**MATERIAL TO PROCESS**
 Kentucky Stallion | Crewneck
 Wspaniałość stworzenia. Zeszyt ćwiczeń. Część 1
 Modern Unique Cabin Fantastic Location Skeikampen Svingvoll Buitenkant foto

--

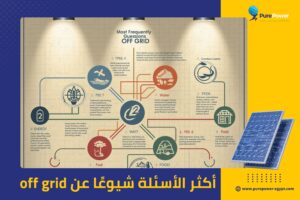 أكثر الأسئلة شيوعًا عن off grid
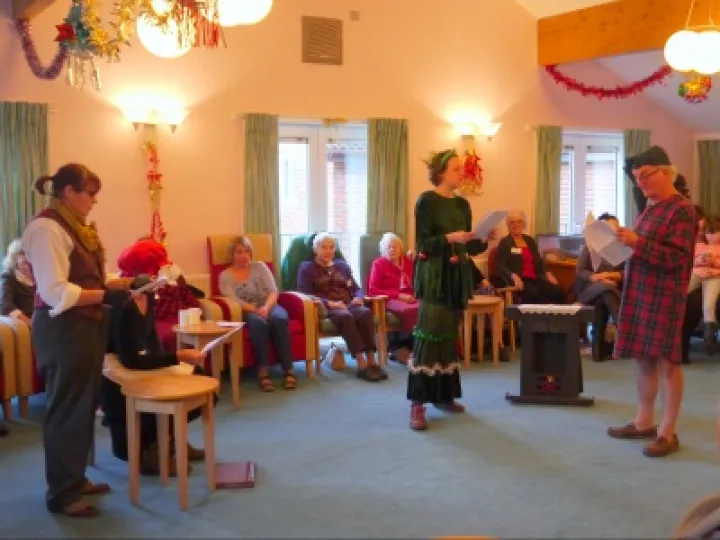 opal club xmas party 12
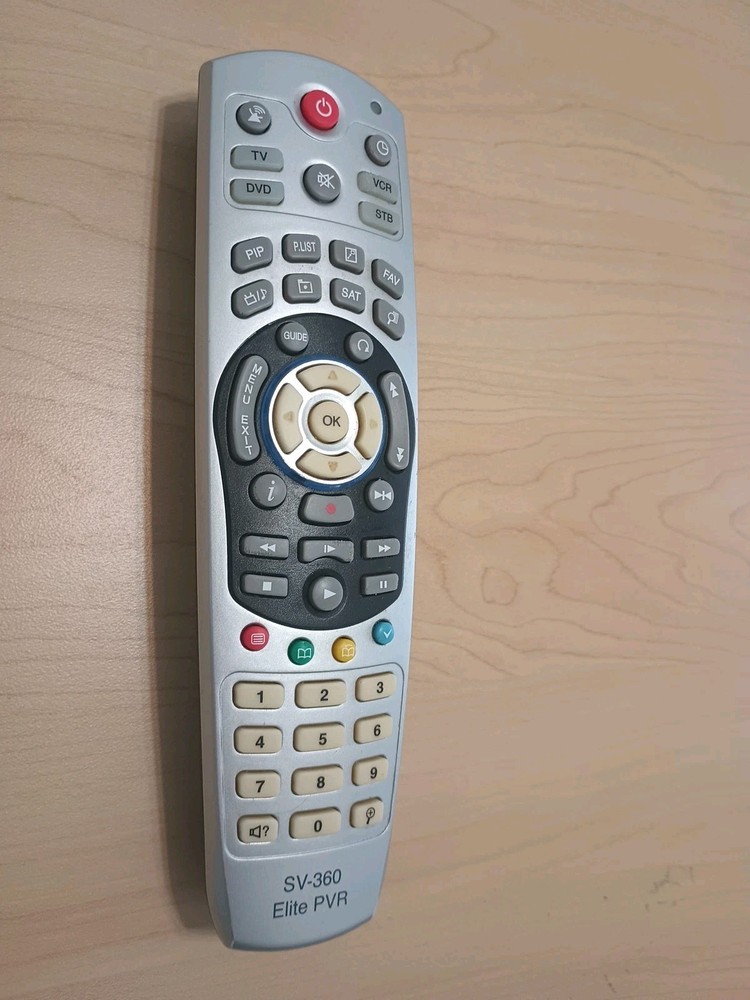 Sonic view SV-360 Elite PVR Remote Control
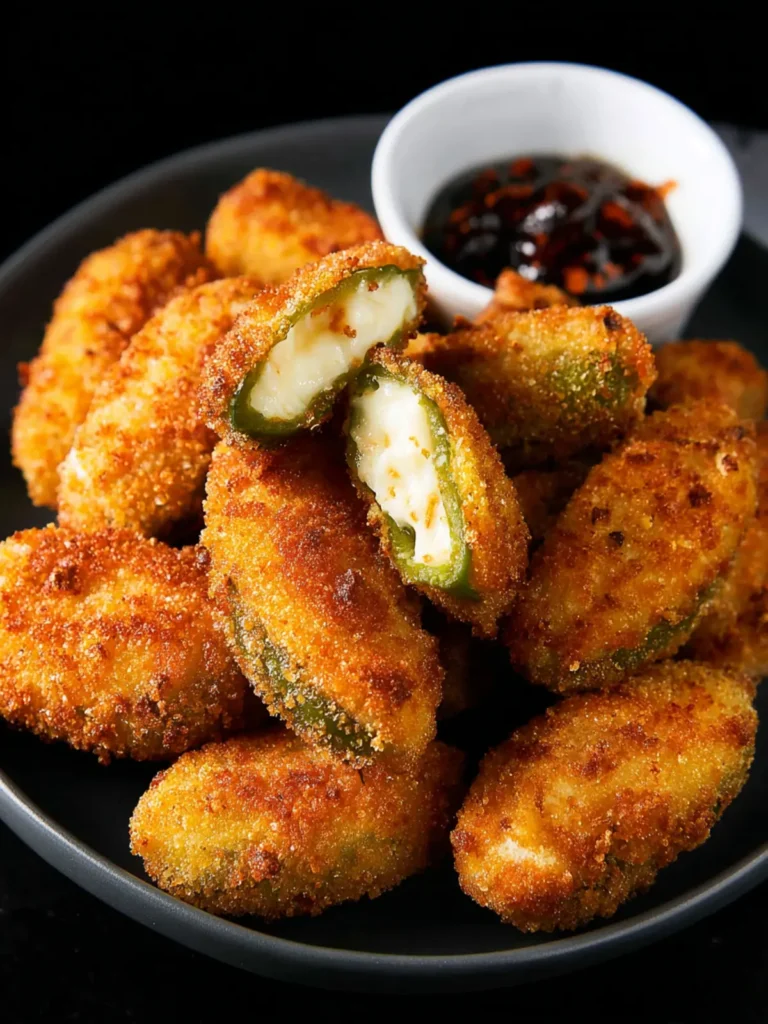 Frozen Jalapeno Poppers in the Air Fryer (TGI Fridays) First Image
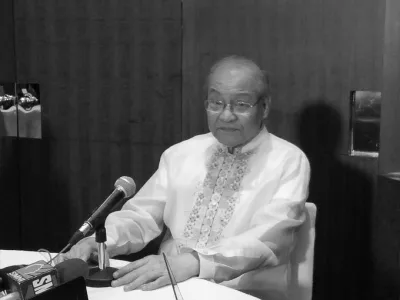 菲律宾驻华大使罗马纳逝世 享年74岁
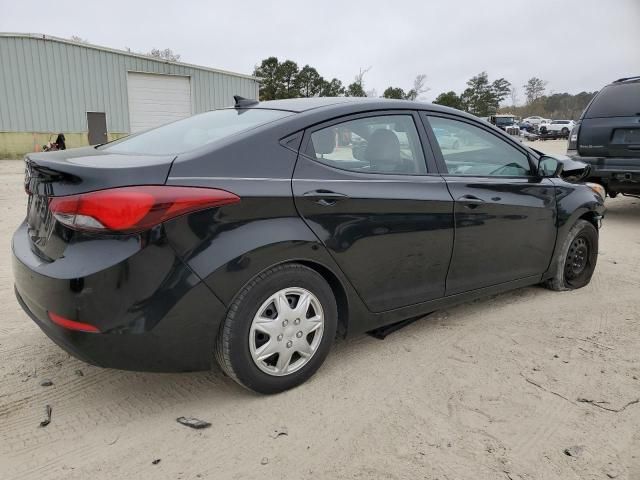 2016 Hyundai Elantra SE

* * *

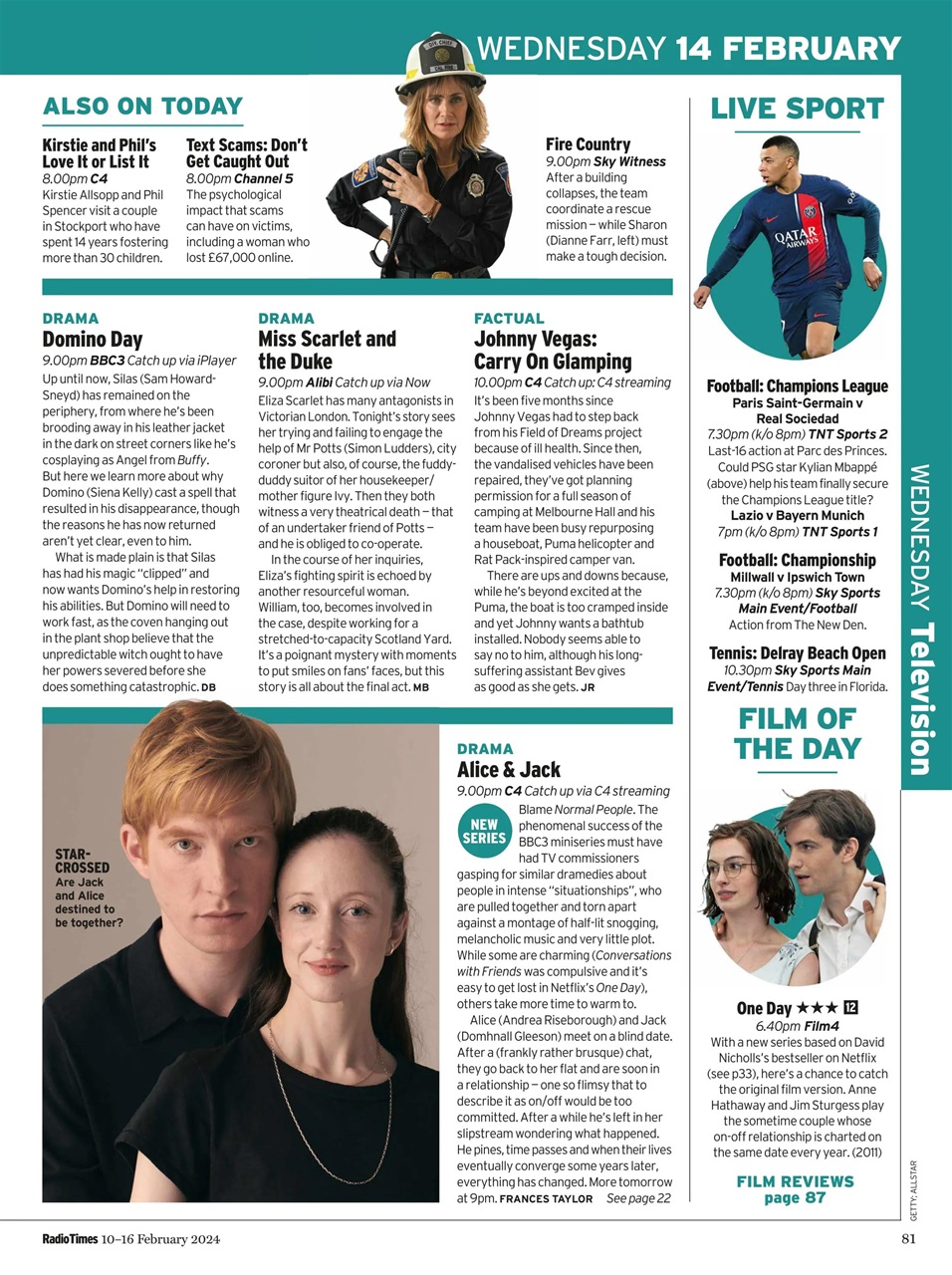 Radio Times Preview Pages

**INSTRUCTIONS FOR THE TASK**
Give the lines above again exactly, from the one containing "Frozen Jalapeno Poppers" to the one containing "2016 Hyundai Elantra SE", both included, but leave out the pictures.

**TASK ANSWER**
 Frozen Jalapeno Poppers in the Air Fryer (TGI Fridays) First Image
 菲律宾驻华大使罗马纳逝世 享年74岁
 2016 Hyundai Elantra SE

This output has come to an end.